Um sinal abria também lento
na esquina adiante. Os carros
eram tartarugas. O homem no
carro preto era mais lento do que
todos os outros. Como estava bem
atrás dele, notei a inscrição gravada na lataria reluzente, logo
abaixo do vidro traseiro: "Marcelo (sobrenome), personal trainer",
e um endereço eletrônico.
"Treinador pessoal", essa a tradução, para quem não sabe, que
identifica a mistura de professores de educação física com massagistas, fisiculturistas, não sei direito, definida por essa profissão
novíssima.
O que eu não sabia era que se
anunciava o serviço agora na lataria de carros chiques como
aquele, imponente, talvez importado.
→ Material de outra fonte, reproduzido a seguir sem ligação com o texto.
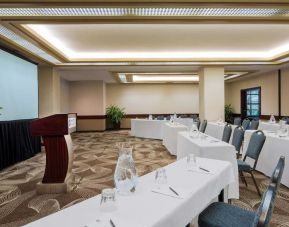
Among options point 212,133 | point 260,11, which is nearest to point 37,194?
point 260,11

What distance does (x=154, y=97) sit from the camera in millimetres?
15062

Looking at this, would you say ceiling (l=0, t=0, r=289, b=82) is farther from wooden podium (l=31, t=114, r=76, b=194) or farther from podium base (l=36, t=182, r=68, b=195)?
podium base (l=36, t=182, r=68, b=195)

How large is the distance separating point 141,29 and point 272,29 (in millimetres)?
3039

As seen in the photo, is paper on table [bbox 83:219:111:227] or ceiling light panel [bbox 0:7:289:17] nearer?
paper on table [bbox 83:219:111:227]

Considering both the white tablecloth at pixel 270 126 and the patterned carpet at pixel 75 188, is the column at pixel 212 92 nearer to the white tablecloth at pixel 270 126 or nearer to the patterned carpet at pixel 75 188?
the white tablecloth at pixel 270 126

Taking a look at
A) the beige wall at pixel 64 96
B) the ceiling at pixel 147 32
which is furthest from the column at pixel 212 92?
the beige wall at pixel 64 96

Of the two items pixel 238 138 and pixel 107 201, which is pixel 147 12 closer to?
pixel 238 138

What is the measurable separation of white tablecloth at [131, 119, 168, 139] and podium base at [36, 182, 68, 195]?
632 cm

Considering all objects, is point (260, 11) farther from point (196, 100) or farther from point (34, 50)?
point (196, 100)

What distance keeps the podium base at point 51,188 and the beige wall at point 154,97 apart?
36.4 ft

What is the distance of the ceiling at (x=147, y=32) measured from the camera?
155 inches

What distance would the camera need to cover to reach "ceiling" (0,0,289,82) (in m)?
3.94

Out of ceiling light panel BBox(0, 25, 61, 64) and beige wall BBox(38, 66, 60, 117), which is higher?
ceiling light panel BBox(0, 25, 61, 64)

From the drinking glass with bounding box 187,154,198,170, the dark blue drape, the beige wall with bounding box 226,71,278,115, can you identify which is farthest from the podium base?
the beige wall with bounding box 226,71,278,115
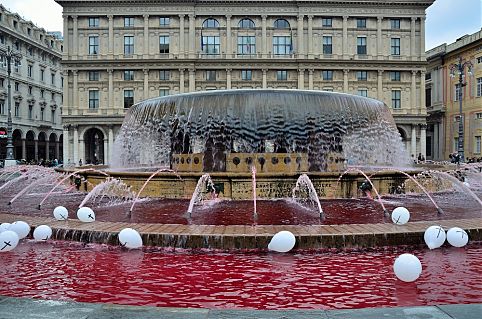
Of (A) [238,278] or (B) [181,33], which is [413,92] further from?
(A) [238,278]

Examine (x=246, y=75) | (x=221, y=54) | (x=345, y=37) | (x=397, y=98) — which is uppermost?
(x=345, y=37)

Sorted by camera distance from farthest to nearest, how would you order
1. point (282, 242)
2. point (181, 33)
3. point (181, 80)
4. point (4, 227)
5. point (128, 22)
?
1. point (128, 22)
2. point (181, 33)
3. point (181, 80)
4. point (4, 227)
5. point (282, 242)

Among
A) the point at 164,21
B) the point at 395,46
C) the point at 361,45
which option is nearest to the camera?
the point at 164,21

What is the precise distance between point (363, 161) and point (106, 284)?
2253 centimetres

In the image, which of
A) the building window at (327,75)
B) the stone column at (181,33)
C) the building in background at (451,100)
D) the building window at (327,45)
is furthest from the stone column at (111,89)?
the building in background at (451,100)

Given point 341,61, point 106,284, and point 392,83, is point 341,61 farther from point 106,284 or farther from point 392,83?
A: point 106,284

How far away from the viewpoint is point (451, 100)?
201 feet

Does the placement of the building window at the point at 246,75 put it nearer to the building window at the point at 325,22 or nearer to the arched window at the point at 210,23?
the arched window at the point at 210,23

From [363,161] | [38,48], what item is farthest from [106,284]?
[38,48]

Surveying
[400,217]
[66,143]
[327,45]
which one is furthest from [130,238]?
[327,45]

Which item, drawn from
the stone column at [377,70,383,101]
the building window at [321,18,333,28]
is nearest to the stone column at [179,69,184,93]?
the building window at [321,18,333,28]

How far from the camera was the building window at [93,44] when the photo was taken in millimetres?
58125

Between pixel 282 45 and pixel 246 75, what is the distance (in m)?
5.80

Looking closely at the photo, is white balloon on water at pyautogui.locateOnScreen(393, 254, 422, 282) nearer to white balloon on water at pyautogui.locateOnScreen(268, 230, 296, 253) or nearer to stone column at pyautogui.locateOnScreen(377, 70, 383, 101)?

Não prestei atenção na
marca, porque estava com ódio
-e, portanto, só prestava atenção no ódio.
As letras na lataria do carro
eram elegantes, finas, como toda
a rua Estados Unidos -meu ódio
era de estar presa no congestionamento junto com aquela gente
frequentadora de bingos e restaurantes caros naquela rua, em pleno sábado de manhã.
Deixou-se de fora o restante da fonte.